> DOCUMENT

>> Start

I started shopping around for a hardshell case, and even for a generic one it is $100, and to get a Fender 3 ply pickguard to dress it up a bit is another $50 bucks. Realizing that I could pick up an American standard for $999 it seemed pretty stupid to try and "save" $200, it would have cost me $200 alone to get the same SKB case that the American standard comes with. Not only that the American Standard came with a 1 peice body instead of a glued together like the Classic Players, nicer tuners, a thicker headstock, a better string tree, cream colord backlite instead of a weird combo of aged and brite white.

Don't get me wrong, the Players classic was well built and played well with it's awesome V neck, but for the money, it isn't worth it, not even close. The American standard is just leeps ahead of it, ever part of it is superior from the frets to the wood, not to mention the resale on mexi strats is pretty low. 

With all of that said, let me wrap this up by going back to my original point. I would have been stuck with the Players Classic and the bitter feeling of buyers remorse/stupidity had I not bought it locally from L&M. The allowed me to return the guitar 2 weeks after buying it and playing the hell out of it. I looked at teh American Standard but was loured into the thought of saving money, whcih turned out to be a non savings 2 weeks later when I was shopping for a new pick guard, hardshell case and better string tree.

>> End

> Spatial reasoning records
>> Start

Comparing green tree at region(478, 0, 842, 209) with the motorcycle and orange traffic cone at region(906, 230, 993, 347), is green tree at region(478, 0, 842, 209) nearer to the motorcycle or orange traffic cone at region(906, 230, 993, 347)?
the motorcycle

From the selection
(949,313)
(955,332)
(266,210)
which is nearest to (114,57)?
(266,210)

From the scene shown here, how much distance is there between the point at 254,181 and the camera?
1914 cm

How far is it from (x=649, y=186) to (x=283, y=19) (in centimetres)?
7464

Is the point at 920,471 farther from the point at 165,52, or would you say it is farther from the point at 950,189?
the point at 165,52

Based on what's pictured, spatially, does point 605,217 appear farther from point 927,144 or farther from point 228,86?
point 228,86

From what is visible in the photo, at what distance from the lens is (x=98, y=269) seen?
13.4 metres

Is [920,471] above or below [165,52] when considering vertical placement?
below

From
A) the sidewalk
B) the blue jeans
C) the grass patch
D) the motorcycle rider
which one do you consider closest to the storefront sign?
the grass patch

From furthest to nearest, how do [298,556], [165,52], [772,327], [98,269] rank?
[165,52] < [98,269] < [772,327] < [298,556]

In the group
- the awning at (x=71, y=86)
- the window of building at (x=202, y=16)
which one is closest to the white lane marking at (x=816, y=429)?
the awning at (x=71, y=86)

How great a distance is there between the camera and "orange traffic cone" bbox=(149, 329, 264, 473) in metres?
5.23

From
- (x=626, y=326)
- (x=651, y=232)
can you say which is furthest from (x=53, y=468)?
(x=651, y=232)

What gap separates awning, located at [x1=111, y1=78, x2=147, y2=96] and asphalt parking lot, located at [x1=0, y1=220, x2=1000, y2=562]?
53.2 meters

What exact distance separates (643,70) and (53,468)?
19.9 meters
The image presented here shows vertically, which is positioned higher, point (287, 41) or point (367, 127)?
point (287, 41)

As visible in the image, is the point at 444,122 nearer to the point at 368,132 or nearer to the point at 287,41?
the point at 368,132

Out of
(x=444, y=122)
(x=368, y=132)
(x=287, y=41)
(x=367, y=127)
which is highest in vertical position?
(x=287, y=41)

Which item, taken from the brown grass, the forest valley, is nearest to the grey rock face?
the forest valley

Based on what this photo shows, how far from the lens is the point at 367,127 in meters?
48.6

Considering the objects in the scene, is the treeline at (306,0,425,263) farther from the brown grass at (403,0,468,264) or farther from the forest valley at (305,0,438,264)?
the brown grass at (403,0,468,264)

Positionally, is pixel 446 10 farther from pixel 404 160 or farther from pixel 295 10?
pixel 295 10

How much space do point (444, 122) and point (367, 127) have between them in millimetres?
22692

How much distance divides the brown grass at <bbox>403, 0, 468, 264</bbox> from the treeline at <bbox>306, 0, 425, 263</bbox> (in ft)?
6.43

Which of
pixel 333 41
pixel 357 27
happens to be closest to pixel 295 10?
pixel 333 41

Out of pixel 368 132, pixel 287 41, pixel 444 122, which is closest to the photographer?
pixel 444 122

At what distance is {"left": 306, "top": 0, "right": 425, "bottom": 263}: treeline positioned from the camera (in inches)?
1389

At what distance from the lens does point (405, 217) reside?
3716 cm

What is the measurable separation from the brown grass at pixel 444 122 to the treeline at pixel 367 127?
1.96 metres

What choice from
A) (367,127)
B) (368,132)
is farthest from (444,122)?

>> End

> TO-DO LIST
[A] Copy the guitar post from "Don't get me" to "better string tree.".
[B] Carry the guitar post on past its final sentence.
The entries have nothing to do with this.

> EXERCISE ANSWERS
[A]
Don't get me wrong, the Players classic was well built and played well with it's awesome V neck, but for the money, it isn't worth it, not even close. The American standard is just leeps ahead of it, ever part of it is superior from the frets to the wood, not to mention the resale on mexi strats is pretty low. 

With all of that said, let me wrap this up by going back to my original point. I would have been stuck with the Players Classic and the bitter feeling of buyers remorse/stupidity had I not bought it locally from L&M. The allowed me to return the guitar 2 weeks after buying it and playing the hell out of it. I looked at teh American Standard but was loured into the thought of saving money, whcih turned out to be a non savings 2 weeks later when I was shopping for a new pick guard, hardshell case and better string tree.

[B]
And even if you do decide to buy online, go with the American Classic, trust me on this one. The Players classic is priced out of it's range.

The Players classic









The 08 American Standard


----------



## Stevo (Apr 3, 2008)

Hmmm, interesting. Well, there ya have it, two totally different takes on the same guitar. I have gigged with my '50's Classic Player for about 6 months now and it feels better/sounds better than an American Standard I had in the past. I haven't had any issues with the build quality on it, the neck is amazing, and the pickups pull off vintage exceptionally. Gear is such a personal thing though so I guess we all find what works best for us. 

Hit a bigger Fender dealer and try out all the Teles and Strats in your price range. You may have to upgrade pickups later but some of those midrange guitars play well.


----------



## ndiggity (Apr 2, 2008)

biggreen said:


> The Classic players strats are $800 at L&M. Personally I wouldn't buy it online for warranty reasons, and due to import duties and what not which can make it not worth while IMO just to save a couple bucks, plus supporting local is good as well, however...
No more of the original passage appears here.